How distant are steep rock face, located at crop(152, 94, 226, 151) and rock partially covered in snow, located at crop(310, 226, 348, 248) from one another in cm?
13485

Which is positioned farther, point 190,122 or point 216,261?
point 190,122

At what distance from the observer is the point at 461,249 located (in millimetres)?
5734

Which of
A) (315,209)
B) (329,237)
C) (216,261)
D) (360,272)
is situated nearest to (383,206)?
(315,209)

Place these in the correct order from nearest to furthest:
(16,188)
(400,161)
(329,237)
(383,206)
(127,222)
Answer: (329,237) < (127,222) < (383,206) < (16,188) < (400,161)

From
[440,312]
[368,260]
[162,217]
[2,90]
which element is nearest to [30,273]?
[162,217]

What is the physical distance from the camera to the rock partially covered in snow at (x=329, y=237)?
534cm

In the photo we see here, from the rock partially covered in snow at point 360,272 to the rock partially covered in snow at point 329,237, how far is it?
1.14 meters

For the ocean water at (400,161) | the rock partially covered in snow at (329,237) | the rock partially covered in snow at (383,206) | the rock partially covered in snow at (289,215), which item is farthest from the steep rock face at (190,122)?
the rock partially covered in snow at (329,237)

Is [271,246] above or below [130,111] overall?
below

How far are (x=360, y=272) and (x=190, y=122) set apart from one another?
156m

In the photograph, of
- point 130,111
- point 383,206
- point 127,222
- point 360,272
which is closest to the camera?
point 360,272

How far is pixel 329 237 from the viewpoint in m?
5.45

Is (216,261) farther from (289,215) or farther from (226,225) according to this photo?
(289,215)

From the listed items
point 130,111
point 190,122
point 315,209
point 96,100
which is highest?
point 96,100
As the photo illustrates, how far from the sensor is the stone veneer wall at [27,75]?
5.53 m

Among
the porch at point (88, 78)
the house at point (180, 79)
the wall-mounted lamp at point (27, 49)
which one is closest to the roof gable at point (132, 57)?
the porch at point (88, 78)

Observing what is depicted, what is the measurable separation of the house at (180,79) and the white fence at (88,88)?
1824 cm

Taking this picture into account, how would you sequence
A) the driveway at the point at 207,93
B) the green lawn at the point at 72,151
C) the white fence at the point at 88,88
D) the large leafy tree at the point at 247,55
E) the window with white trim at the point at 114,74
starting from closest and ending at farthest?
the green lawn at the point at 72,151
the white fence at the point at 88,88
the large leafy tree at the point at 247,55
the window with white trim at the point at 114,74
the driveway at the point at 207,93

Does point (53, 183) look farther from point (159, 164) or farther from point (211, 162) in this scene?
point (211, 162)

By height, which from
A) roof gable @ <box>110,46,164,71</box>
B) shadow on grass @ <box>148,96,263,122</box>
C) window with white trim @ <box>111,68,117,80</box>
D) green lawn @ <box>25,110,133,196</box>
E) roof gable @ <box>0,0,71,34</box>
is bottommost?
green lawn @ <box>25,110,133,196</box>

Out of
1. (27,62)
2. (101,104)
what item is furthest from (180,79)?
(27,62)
# # # #
> INSTRUCTION
Can you convert all of the material above into a JSON list of strings, with one string per line and blank lines omitted?

> COMPLETE ANSWER
[
  "How distant are steep rock face, located at crop(152, 94, 226, 151) and rock partially covered in snow, located at crop(310, 226, 348, 248) from one another in cm?",
  "13485",
  "Which is positioned farther, point 190,122 or point 216,261?",
  "point 190,122",
  "At what distance from the observer is the point at 461,249 located (in millimetres)?",
  "5734",
  "Which of",
  "A) (315,209)",
  "B) (329,237)",
  "C) (216,261)",
  "D) (360,272)",
  "is situated nearest to (383,206)?",
  "(315,209)",
  "Place these in the correct order from nearest to furthest:",
  "(16,188)",
  "(400,161)",
  "(329,237)",
  "(383,206)",
  "(127,222)",
  "Answer: (329,237) < (127,222) < (383,206) < (16,188) < (400,161)",
  "From",
  "[440,312]",
  "[368,260]",
  "[162,217]",
  "[2,90]",
  "which element is nearest to [30,273]?",
  "[162,217]",
  "What is the physical distance from the camera to the rock partially covered in snow at (x=329, y=237)?",
  "534cm",
  "In the photo we see here, from the rock partially covered in snow at point 360,272 to the rock partially covered in snow at point 329,237, how far is it?",
  "1.14 meters",
  "For the ocean water at (400,161) | the rock partially covered in snow at (329,237) | the rock partially covered in snow at (383,206) | the rock partially covered in snow at (289,215), which item is farthest from the steep rock face at (190,122)?",
  "the rock partially covered in snow at (329,237)",
  "Is [271,246] above or below [130,111] overall?",
  "below",
  "How far are (x=360, y=272) and (x=190, y=122) set apart from one another?",
  "156m",
  "In the photograph, of",
  "- point 130,111",
  "- point 383,206",
  "- point 127,222",
  "- point 360,272",
  "which is closest to the camera?",
  "point 360,272",
  "How far is pixel 329 237 from the viewpoint in m?",
  "5.45",
  "Is (216,261) farther from (289,215) or farther from (226,225) according to this photo?",
  "(289,215)",
  "From the listed items",
  "point 130,111",
  "point 190,122",
  "point 315,209",
  "point 96,100",
  "which is highest?",
  "point 96,100",
  "As the photo illustrates, how far from the sensor is the stone veneer wall at [27,75]?",
  "5.53 m",
  "Among",
  "the porch at point (88, 78)",
  "the house at point (180, 79)",
  "the wall-mounted lamp at point (27, 49)",
  "which one is closest to the roof gable at point (132, 57)?",
  "the porch at point (88, 78)",
  "Observing what is depicted, what is the measurable separation of the house at (180,79) and the white fence at (88,88)?",
  "1824 cm",
  "Taking this picture into account, how would you sequence",
  "A) the driveway at the point at 207,93",
  "B) the green lawn at the point at 72,151",
  "C) the white fence at the point at 88,88",
  "D) the large leafy tree at the point at 247,55",
  "E) the window with white trim at the point at 114,74",
  "starting from closest and ending at farthest?",
  "the green lawn at the point at 72,151",
  "the white fence at the point at 88,88",
  "the large leafy tree at the point at 247,55",
  "the window with white trim at the point at 114,74",
  "the driveway at the point at 207,93",
  "Does point (53, 183) look farther from point (159, 164) or farther from point (211, 162) in this scene?",
  "point (211, 162)",
  "By height, which from",
  "A) roof gable @ <box>110,46,164,71</box>",
  "B) shadow on grass @ <box>148,96,263,122</box>",
  "C) window with white trim @ <box>111,68,117,80</box>",
  "D) green lawn @ <box>25,110,133,196</box>",
  "E) roof gable @ <box>0,0,71,34</box>",
  "is bottommost?",
  "green lawn @ <box>25,110,133,196</box>",
  "Out of",
  "1. (27,62)",
  "2. (101,104)",
  "what item is furthest from (180,79)?",
  "(27,62)"
]